[PAGE EXTRACT]
---------------

The Type II hiatal hernia is a paraesophageal hiatal hernia. The gastroesophageal junction is contained at its physiologic location at or below the diaphragmatic hiatus and the gastric fundus herniates through a localized defect in the diaphragm.
TII HH are less likely associated with lower esophageal sphincter incompetence and GERD than Type I hernias. The primary concern for TII HH is the propensity of the herniated stomach to rotate and develop strangulation. This may result in hemorrhage, perforation, and ischemia (tissue death). Because of the normal location of the gastroesophageal junction, TII HH can be difficult to visualize on both endoscopy and fluoroscopy. True TII hiatal hernia is exceedingly rare. The majority of paraesophageal hiatal hernias are of the mixed variety (Type III).
A TIII hiatal hernia is a paraesophageal hiatal hernia that is a combination of a Type I and II HH. With a TIII HH, the gastroesophageal junction is herniated above the diaphragm into the chest with a large portion of the fundus and gastric body. TIII hiatal hernia are thought to begin as Type II hernias that cause progressive relaxation of the PEL over time and ultimate herniation of the gastroesophageal junction. Unlike TII hiatal hernias, Type III hernias are associated with significant gastroesophageal reflux and its related complications. The large defect in the diaphragm makes them relatively easy to identify on endoscopy and fluoroscopy.

---------------

[Dataset entries]
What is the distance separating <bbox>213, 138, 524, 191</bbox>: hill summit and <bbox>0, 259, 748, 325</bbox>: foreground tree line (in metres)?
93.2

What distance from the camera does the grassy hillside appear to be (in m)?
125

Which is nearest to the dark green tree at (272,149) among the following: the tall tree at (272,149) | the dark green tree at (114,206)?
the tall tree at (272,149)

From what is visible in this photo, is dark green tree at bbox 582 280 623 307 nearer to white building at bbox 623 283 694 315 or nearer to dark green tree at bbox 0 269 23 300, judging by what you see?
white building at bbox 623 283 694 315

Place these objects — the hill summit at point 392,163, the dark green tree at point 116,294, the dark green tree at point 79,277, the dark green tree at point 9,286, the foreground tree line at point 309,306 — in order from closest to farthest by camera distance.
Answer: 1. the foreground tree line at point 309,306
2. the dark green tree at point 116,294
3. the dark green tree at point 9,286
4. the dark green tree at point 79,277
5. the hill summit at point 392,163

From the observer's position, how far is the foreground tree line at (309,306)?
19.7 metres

---------------

[TASKS TO CARRY OUT]
**a.** Set down the hiatal hernia passage word for word from "A TIII hiatal" to "on endoscopy and fluoroscopy.".
**b.** Answer these from the hiatal hernia passage:
(i) In a Type II hiatal hernia, where is the gastroesophageal junction located?
(ii) Which variety makes up the majority of paraesophageal hiatal hernias?
(iii) A Type III hiatal hernia is a combination of which two types?
**c.** Using the hiatal hernia passage, explain why Type II hiatal hernias can be difficult to visualize on endoscopy and fluoroscopy.
Answer from the hiatal hernia passage alone, not the listing.

[ANSWERS FOR EACH ITEM]
**a.**
A TIII hiatal hernia is a paraesophageal hiatal hernia that is a combination of a Type I and II HH. With a TIII HH, the gastroesophageal junction is herniated above the diaphragm into the chest with a large portion of the fundus and gastric body. TIII hiatal hernia are thought to begin as Type II hernias that cause progressive relaxation of the PEL over time and ultimate herniation of the gastroesophageal junction. Unlike TII hiatal hernias, Type III hernias are associated with significant gastroesophageal reflux and its related complications. The large defect in the diaphragm makes them relatively easy to identify on endoscopy and fluoroscopy.

**b.**
(i) At its physiologic location, at or below the diaphragmatic hiatus.
(ii) The mixed variety (Type III).
(iii) Type I and Type II.

**c.** The gastroesophageal junction stays in its normal location in a Type II hernia. This makes the hernia hard to see with either method.